Rewrite the span of the Friedman text between "Friedman here was" and "locate their businesses.", inclusive, renaming "corporate money" as "company funds".

▸ **EXTRACTED TEXT**
**********

Friedman here was rather narrowly focused on the question of using corporate money to give to charity, as opposed to the larger question of whether corporations should just not make certain choices that earn them money if those choices could be seen as harming people outside their shareholders. Such choices might involve hiring decisions, pollution, and decisions about where to locate their businesses.
The third contributor to our roundtable, T.J. Rodgers of Cypress Semiconductors, posited that it is "simply good business for a company to cater to its customers, train and retain its employees, build long-term positive relationships with its suppliers, and become a good citizen in its community, including performing some philanthropic activity," Rodgers wrote. "When Milton Friedman says a company should stay 'within the rules of the game' and operate 'without deception or fraud,' he means it should deal with all its various constituencies properly in order to maximize long-term shareholder value. He does not mean that a company should put every last nickel on the bottom line every quarter, regardless of the long-term consequences."

**********

▸ **DATA SECTION**
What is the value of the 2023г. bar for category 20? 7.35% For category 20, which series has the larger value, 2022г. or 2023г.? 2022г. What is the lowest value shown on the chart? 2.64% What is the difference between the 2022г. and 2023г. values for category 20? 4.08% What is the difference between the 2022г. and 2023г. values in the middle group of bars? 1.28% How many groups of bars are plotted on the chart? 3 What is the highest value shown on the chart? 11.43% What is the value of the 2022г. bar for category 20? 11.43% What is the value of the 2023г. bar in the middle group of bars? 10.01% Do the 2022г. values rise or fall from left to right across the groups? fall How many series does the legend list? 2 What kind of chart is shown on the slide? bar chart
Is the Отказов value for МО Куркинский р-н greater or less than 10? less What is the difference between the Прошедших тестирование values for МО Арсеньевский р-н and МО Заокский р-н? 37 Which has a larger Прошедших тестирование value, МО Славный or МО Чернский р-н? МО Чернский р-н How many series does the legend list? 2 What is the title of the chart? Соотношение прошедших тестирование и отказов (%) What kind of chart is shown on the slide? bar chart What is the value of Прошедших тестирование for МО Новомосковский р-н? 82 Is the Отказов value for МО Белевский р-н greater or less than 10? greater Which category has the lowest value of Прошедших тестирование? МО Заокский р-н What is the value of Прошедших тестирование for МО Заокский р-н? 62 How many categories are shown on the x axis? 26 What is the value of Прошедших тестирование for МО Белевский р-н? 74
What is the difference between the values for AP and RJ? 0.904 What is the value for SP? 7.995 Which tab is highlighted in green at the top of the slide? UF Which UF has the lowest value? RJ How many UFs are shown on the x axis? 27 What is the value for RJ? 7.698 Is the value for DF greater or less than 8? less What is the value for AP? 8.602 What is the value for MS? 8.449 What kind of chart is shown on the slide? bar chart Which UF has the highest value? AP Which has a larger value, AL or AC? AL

**********

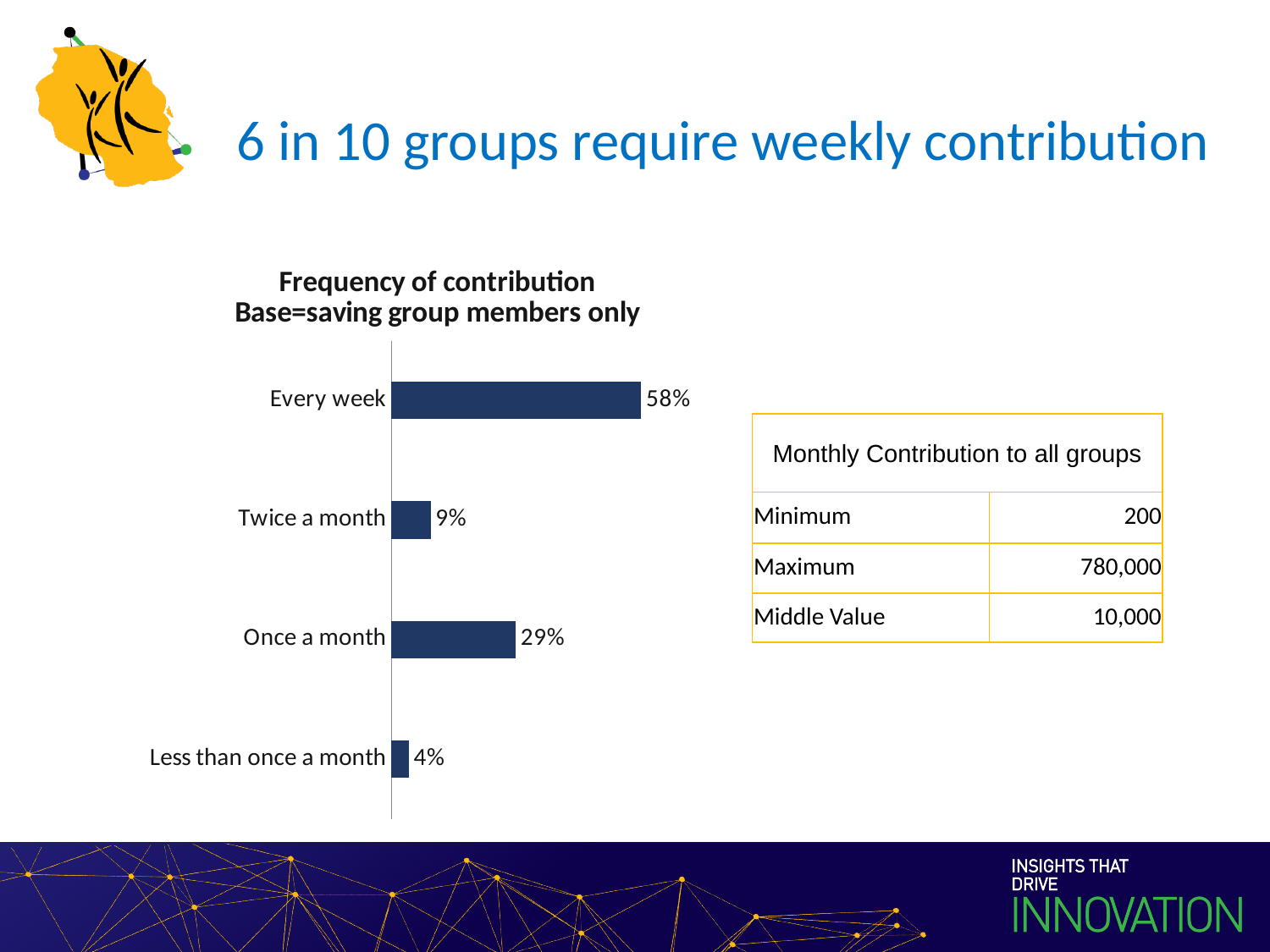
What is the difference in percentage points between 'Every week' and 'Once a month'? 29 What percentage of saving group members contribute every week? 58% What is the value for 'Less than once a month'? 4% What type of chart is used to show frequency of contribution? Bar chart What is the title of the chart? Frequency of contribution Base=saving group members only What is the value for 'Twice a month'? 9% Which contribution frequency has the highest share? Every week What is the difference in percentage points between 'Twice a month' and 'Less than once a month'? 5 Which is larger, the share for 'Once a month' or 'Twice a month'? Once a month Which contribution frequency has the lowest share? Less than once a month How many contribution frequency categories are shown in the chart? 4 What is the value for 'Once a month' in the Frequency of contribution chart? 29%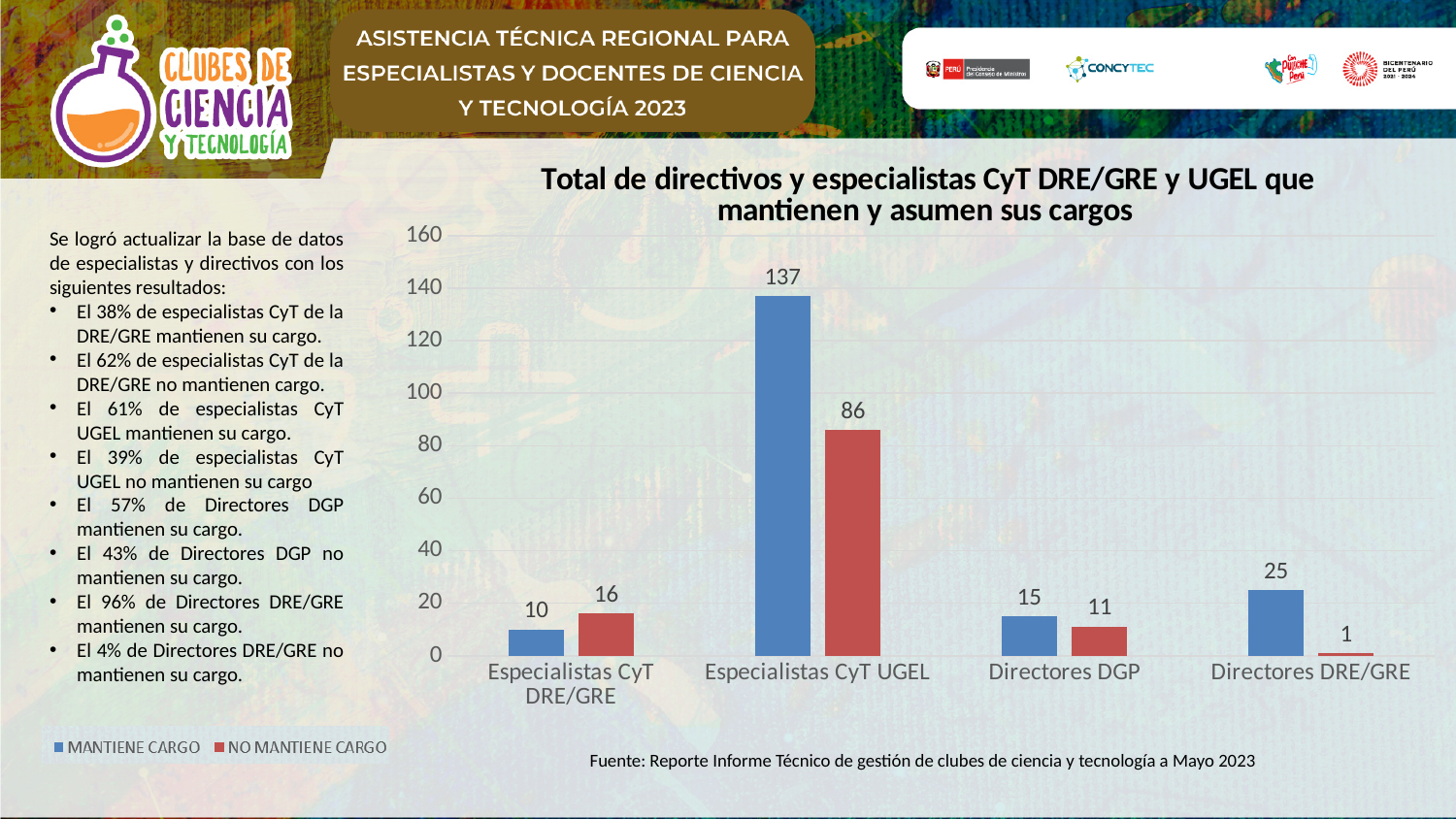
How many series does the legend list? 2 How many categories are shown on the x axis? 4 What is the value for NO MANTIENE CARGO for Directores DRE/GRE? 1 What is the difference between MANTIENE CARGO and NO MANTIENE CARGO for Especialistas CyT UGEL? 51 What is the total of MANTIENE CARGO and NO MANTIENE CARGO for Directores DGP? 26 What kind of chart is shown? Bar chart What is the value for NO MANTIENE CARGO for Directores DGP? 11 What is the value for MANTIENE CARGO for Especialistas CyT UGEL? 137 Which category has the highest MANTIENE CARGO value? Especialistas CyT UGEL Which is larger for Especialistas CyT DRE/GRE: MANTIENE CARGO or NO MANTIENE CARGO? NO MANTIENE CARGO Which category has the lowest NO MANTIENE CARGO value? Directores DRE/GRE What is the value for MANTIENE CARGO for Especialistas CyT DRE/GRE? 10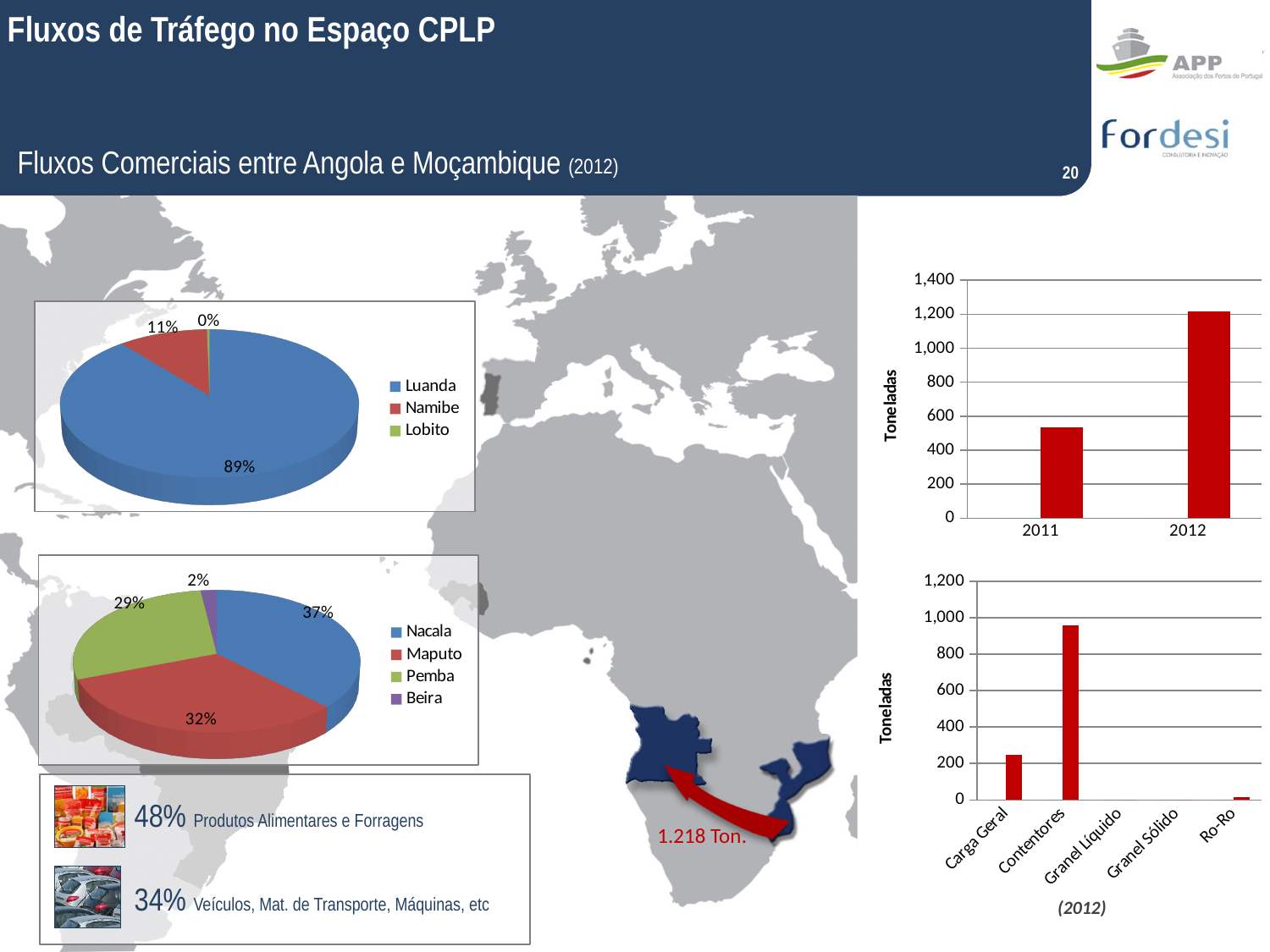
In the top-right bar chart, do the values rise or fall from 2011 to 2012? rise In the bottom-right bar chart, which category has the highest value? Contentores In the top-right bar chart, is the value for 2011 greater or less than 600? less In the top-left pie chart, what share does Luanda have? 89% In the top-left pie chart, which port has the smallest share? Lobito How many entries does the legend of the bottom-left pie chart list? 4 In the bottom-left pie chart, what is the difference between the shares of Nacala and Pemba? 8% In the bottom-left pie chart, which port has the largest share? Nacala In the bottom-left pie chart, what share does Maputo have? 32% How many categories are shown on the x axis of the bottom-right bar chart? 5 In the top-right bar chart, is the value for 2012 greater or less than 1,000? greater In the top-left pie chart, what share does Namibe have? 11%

**********

▸ **REPLY**
Friedman here was rather narrowly focused on the question of using company funds to give to charity, as opposed to the larger question of whether corporations should just not make certain choices that earn them money if those choices could be seen as harming people outside their shareholders. Such choices might involve hiring decisions, pollution, and decisions about where to locate their businesses.